The next time you fly, you could get a meta quest 3 to entertain yourself with mixed reality experiences and films after the success of the recent Meta pilot program. Although it is already ruined by being used for new generation flight advertising.
Travel mode landed on quest helmets just under a year ago to allow you to use your VR device during a flight (and later in a train trip). Normally, the movements of the vehicle confuse the sensors of your helmet, but the travel mode uses an “adjusted” algorithm, according to Meta, which explains the movement of your plane so that it does not cause disturbance.
At the time, Meta announced a partnership with Lufthansa to provide entertainment in flight to people traveling in their allegated business class (on certain flights) so that they could enjoy activities such as virtual failures, meditation exercises and virtual visits.
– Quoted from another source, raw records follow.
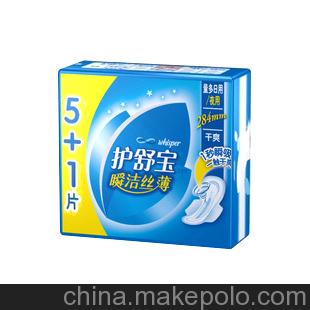 护舒宝瞬洁丝薄夜用5+1片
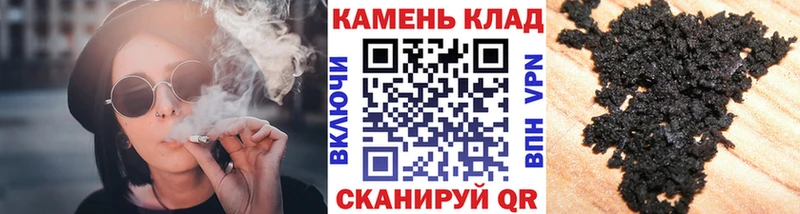 цена   Обь  ГАШ 40% ТГК 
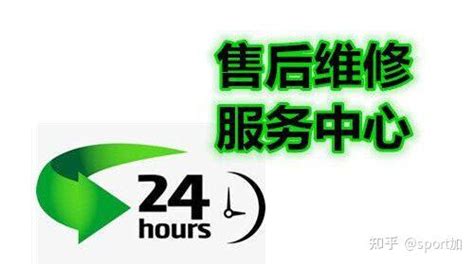 北京海尔热水器售后维修电话—-——海淀区(全国24小时服务)报修网点 - 知乎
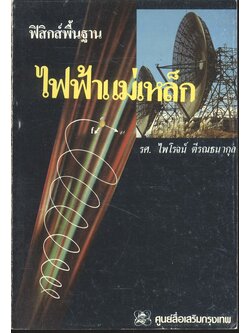 ฟิสิกส์พื้นฐาน ไฟฟ้าแม่เหล็ก (รศ.ไพโรจน์ ตีรณธนากุล)
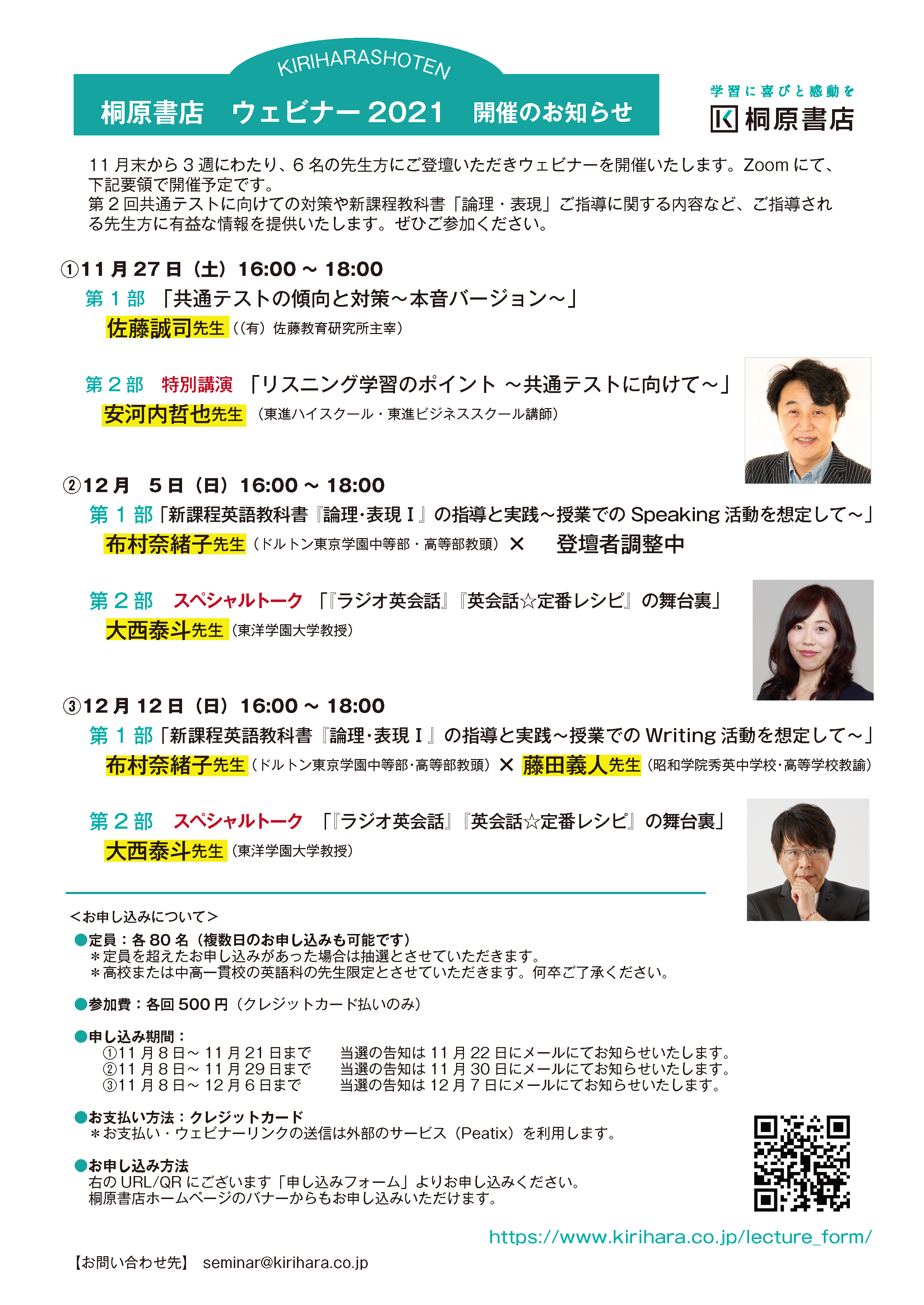 桐原書店 ウェビナー2021 新課程英語教科書『論理・表現Ⅰ』の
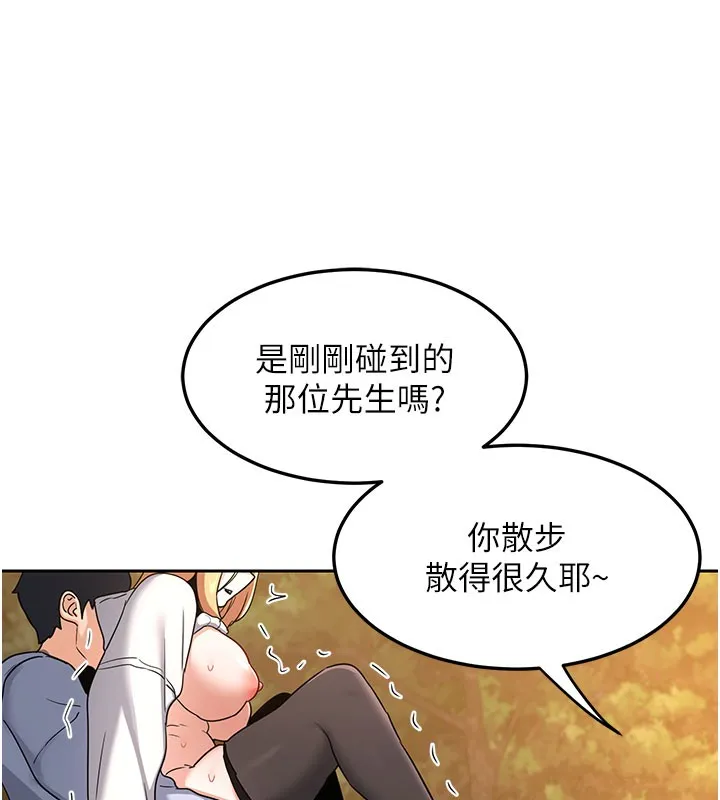 熟女交换计画 第28話-哈啊&hellip;阿姨都濕透了&hellip; 第7页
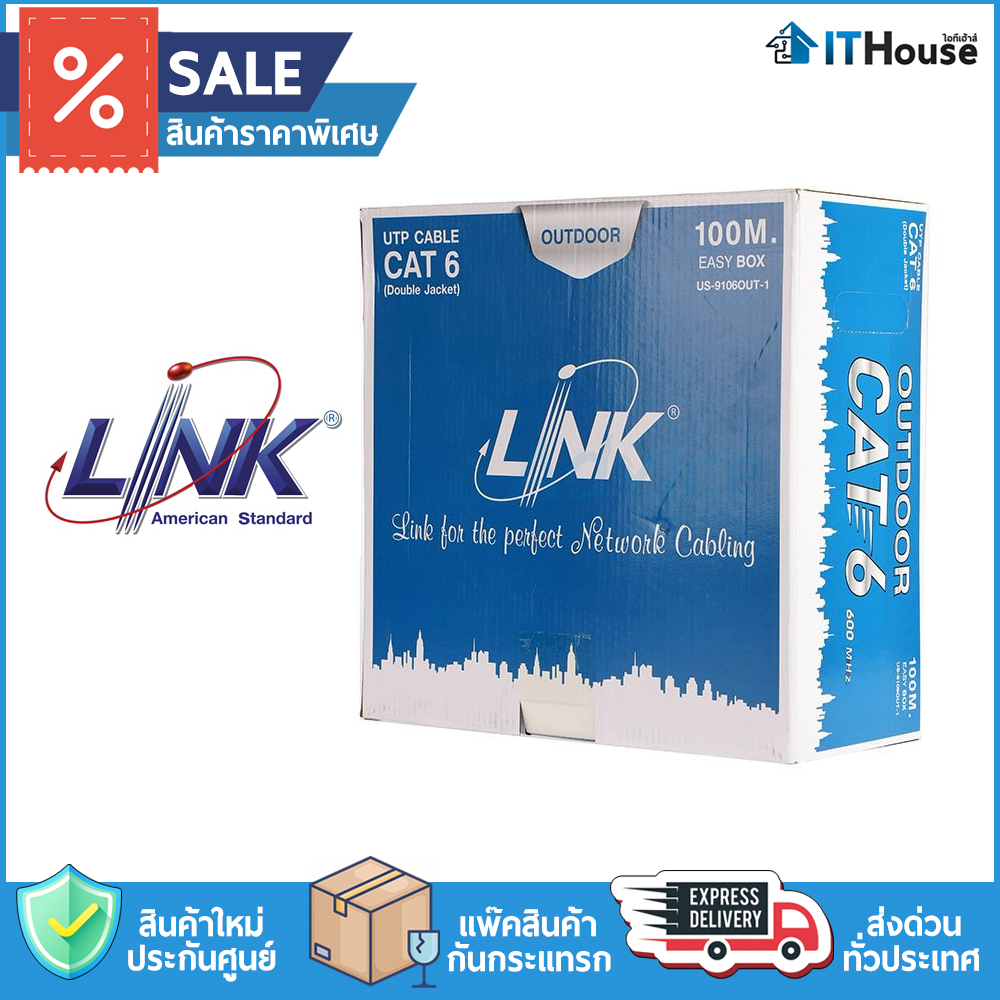 LINK LAN CABLE BOX CAT6 100m. WHITE (US-9106OUT-1)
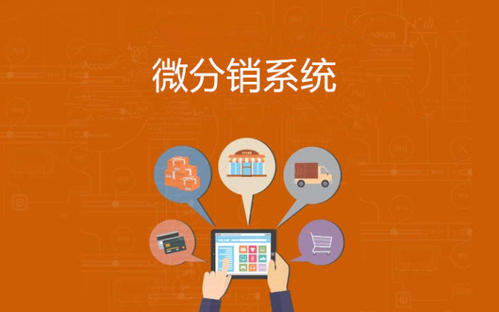 邯鄲想做分銷系統開發找哪里？多少錢？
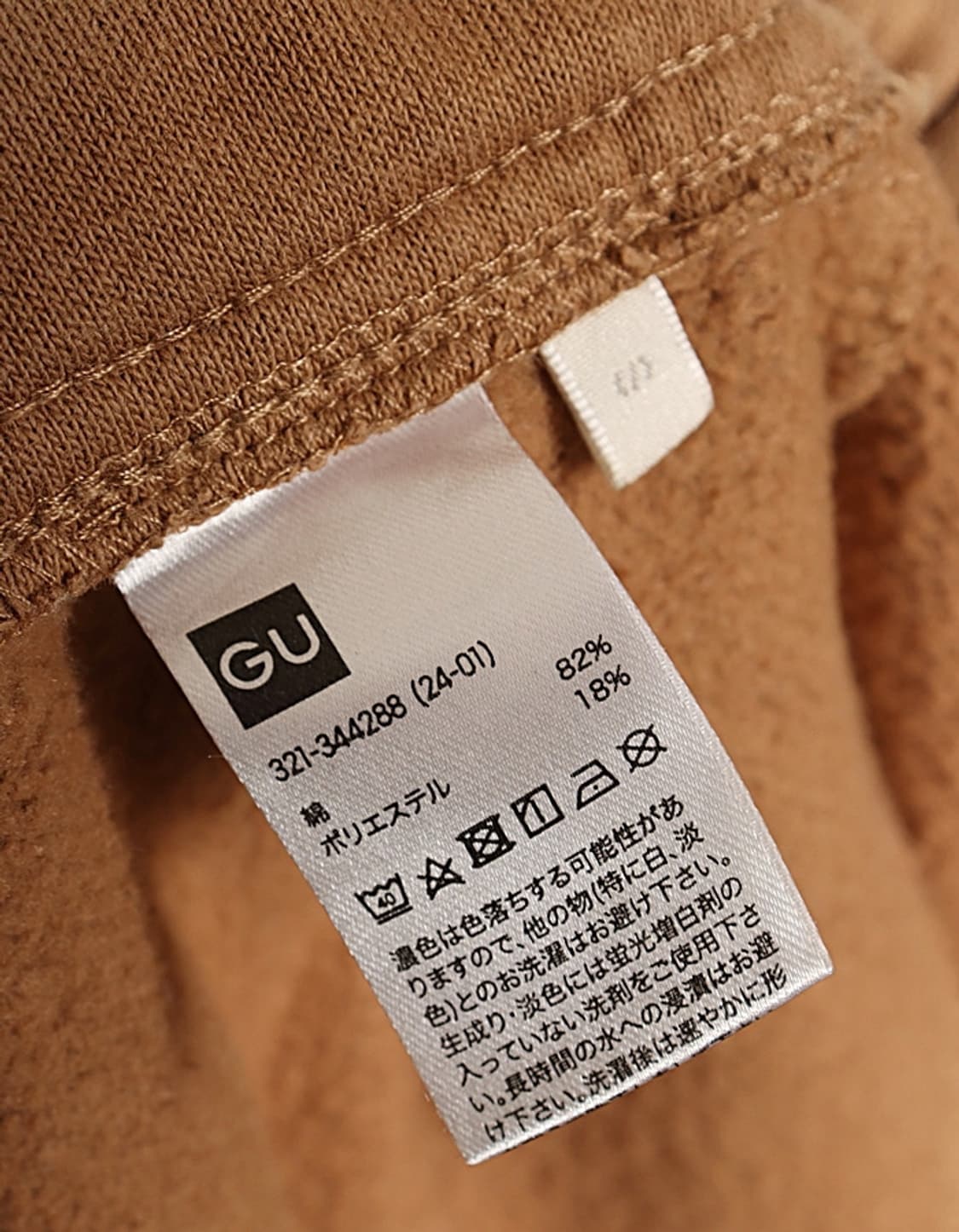  G U Sweat Pant (28) 상품이미지7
Now, 4,000 travelers later, Meta and Lufthansa announce this success and have announced that this service would extend to “more airlines and roads” in the near future. Something that fascinates me.
Beyond more immersive flight entertainment – which could lift your film from this small screen on the seat in front of you and suspend it instead on a giant virtual display – I am particularly interested in these meditation exercises in flight and other techniques that could help the nervous leaflets.
I agree to fly, but I know many people who find the experience inducing stress. A VR helmet that can take you to a more relaxing place. Useful mindfulness exercises could be exactly what they need to make thefts a less trying experience.
A feature that I do not like, however, is how quest helmets could be used for flight advertising – something meta has also just announced in its blog article.
Lufthansa and Cupra (a brand from the Volkswagen group) have teamed up to create a “flight test test application”. Meta explains that helmets can personalize their own Cupra car and “get involved with the Cupra Tavascan” while they explore virtual recreation from Barcelona streets and a Cupra garage – where you can know more about the cars that the company offers.
Presumably, it will be an opt-in experience rather than a functionality that will be forced to users, but I still cannot help but feel already depreciating the entertainment system in revolutionary flight that VR headsets could offer by reducing it to another boring way to sell you things. A driving card in flight sponsored by the fresh Cupra would be one thing; It is something much more distorted.
I always believe that virtual reality in flight and mixed will be a great thing – I had a taste when I use Xreal One glasses on some recent trips – but we will have to wait and see if it evolves in a fun way or if it just becomes another tool to sell us things.